▸ **Excerpted text**:
------------------------
MILFORD TOWNSHIP, Part I.
By A. L. Guss

MILFORD TOWNSHIP was erected 1768 under the authority of the Court of Cumberland County, of which county it originally formed a part. The following documents were transcribed from the court records at Carlisle:

" To the Honorable Court of Quarter Sessions, Held at Carlisle the Third Thursday in October, 1768. Greeting:
" Whereas, the Township of Lack is Very Unconvenient for all Township Offices, it being of such an Extensive Length, viz., of above thirty miles, Which makes us pray your Worships to order a Devision of s'd Township from Tuskarora Mountain, by James Gray's, to William Scot's, at the foot of the Shade Mountain, and your Humble Petitioners Will be In Duty Bound to ever pray.

"Thos. Beale.
William Irwin.
Robert Campbell.
Clement Horrell.
Robert Hogg.
James Christy.
John Beale.
William Renison.
Hugh Quigley.
William Bell.
William Christy.
James Armstrong.
David McNair, Jr.
Chas. Pollock.
Robert Littel."


November 7, 1768, the court made the following order on the above:
"Milford Township: To be bounded by Lack, and to run across the valley by James Gray's and William Scot's, throwing these two inhabitants into Lack or the upper part of the valley--the Lower part hereafter to be known by the name of Milford township, etc."

The origin of the term Milford is of course mill-ford or the fording at the mill.

Milford township is bounded on the east by the Juniata River, on the north by the "Black Log," properly called the Blue Ridge, on the south by Turbett and Spruce Hill, on the west by Beale. It extends up Licking Creek to the Tuscorara line. It is shaped like a pipe, Licking Creek valley being the stem, and the opening of the bowl is at the loop below Groninger's bridge. The front of the bowl is ornamented by the boroughs of Patterson and Port Royal. The lower end of the Licking Creek valley towards the river, after the creek deflects southward, is called Muddy Run. It is drained principally by Licking Creek. The end of the Shade Mountain and the Forge Hill separate the Valley of Licking Creek from the Johnstown Valley; the Herring Bone ridges again, separate the latter from the Tuscarora Creek settlements.

The names of the early settlers of this township will be found in the history of Lack township.

NAMES OF ADDITIONAL SETTLERS IN 1770.

Alex. Denniston's heirs. George Glassford. Daniel McClelland. Thomas McKeever. William McCormick. Thomas Millegan.

ADDITIONAL NAMES FOR 1771.

Thomas Burchfield. Wm. Donegal Chorran. Joseph Gordon. John Henderson. John Holmes. Philip Land. John Parker, renter. Purviance & Cox. Robert Walker, Jr.
------------------------
▸ **Given data**:
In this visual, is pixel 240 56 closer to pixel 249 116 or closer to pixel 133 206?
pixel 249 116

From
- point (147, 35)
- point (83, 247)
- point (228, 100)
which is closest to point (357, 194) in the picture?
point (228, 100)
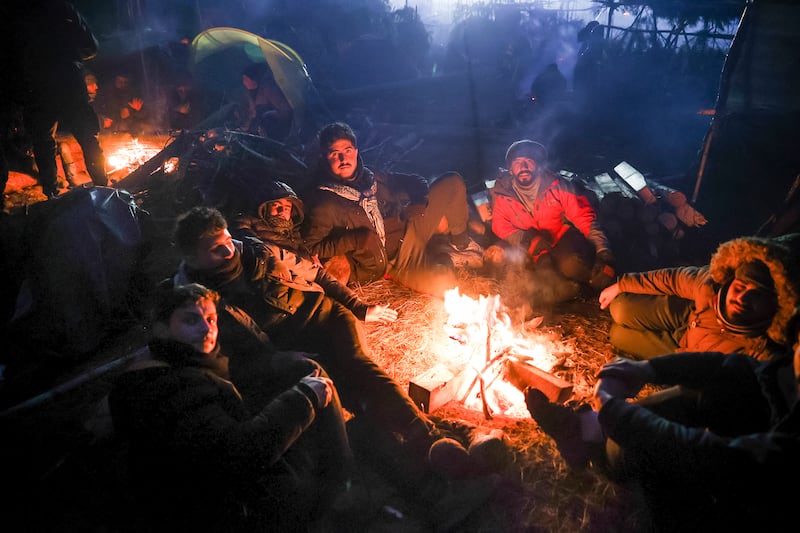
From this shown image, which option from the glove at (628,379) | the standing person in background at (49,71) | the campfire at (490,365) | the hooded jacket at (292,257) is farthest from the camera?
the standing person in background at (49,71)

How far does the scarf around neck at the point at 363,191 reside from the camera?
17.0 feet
------------------------
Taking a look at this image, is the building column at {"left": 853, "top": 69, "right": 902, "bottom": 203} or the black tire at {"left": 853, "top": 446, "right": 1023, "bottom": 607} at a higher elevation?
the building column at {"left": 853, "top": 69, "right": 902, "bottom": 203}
------------------------
▸ **Requirement**:
Carry on the Milford Township history from its last line, the additional names for 1771. The records have nothing to do with the Milford Township history.

▸ **Answer to this exercise**:
Single Freemen.
John Dillon. James Kerr. Robert Kirkpatrick. Neil McCoy. Charles McLaughlin. Edward Milligan.

ADDITIONAL NAMES IN 1772.

John Anderson. John Anderson. Arter Ackles. Aquilla Birchfield. Ezekiel Bowen. Bennedy Capler (Benjamin Kepner). John Christy. Samuel Christy. John Dickson. John Eliott. Samuel Fear. Philip Fisher. William Forist. John Freeman. Willism Guston. James Heddleston. Nelas Hearts. Samuel Lyon, Esq. George McCully. Mathew McKaskey. Joseph Poultney. David Scott. William Shaw. William Stuart. Henry Wills. Richard Wilson.

Single Freemen.
David Bails. James Camble. Joseph Cashey. John Curry. John Dust. Peter Graham. John Lyon. James McLaughlin. Joseph McMullen. John McClelland. Thomas Moore. Robert Ralston. William Shaw. Hugh Stoop. William Wilson.

ADDITIONAL NAMES FOR 1773.

William Bear. John Bowen. John Cunningham. John Dilling (Dillin). Pattis Hart. Richard Hall. Christopher Irwin. James Kiles. Theophilus McDonnald. Joseph McCoy. Edwin Owen. William Wilson. John Williams. Enoch Williams. John Wood.

Single Freemen.
John Cunningham. Barney Peterson. Edward Irvin. Nicholas Shrader. Hugh McCully. Richard Wilson.

ADDITIONAL NAMES FOR 1774.
Robert Boreland. John Boner. George Crain. Charles Cox. Samuel Davis. Caleb Graydon. Epenitus Hart. William Henderson. Widow Irwin. John Kerr. John Little. John McClelland, Jr. Dudley McGee. Hugh McCully. James Moore. Abraham Stills. Rudolph Stayors. Thomas Turbett.

Single Freemen.
John Anderson. Benjamin Lyon. John Sloan. Thomas Bowle. Edward Miligan. Alex. Snodgrass. Thomas Gallaher. Joseph McCaskey.

ADDITIONAL NAMES FOR 1775.

James Bigham. Thomas Black. Matthew Boreland. Widow Brown. James Campbell. Aaron Cotter. James Crawford. William Gray. John Harris. John Henderson. Francis Hicman. Samuel Kearsley. Samuel Leonard. Joseph McConnell. William McCracken. Thomas McGlaughlin. Daniel Neane. William Orr. Alexander Reed. Joshua Smith. George Stewart. Philip Walker. Samuel Wharton. Thomas Wilson.

Single Freemen.
Samuel Bell. Thomas McCahan. Robert Watson. Martin Cunningham. Nicholas Sheridan. John Irvin. Thomas Toner.

ADDITIONAL NAMES FOR 1776.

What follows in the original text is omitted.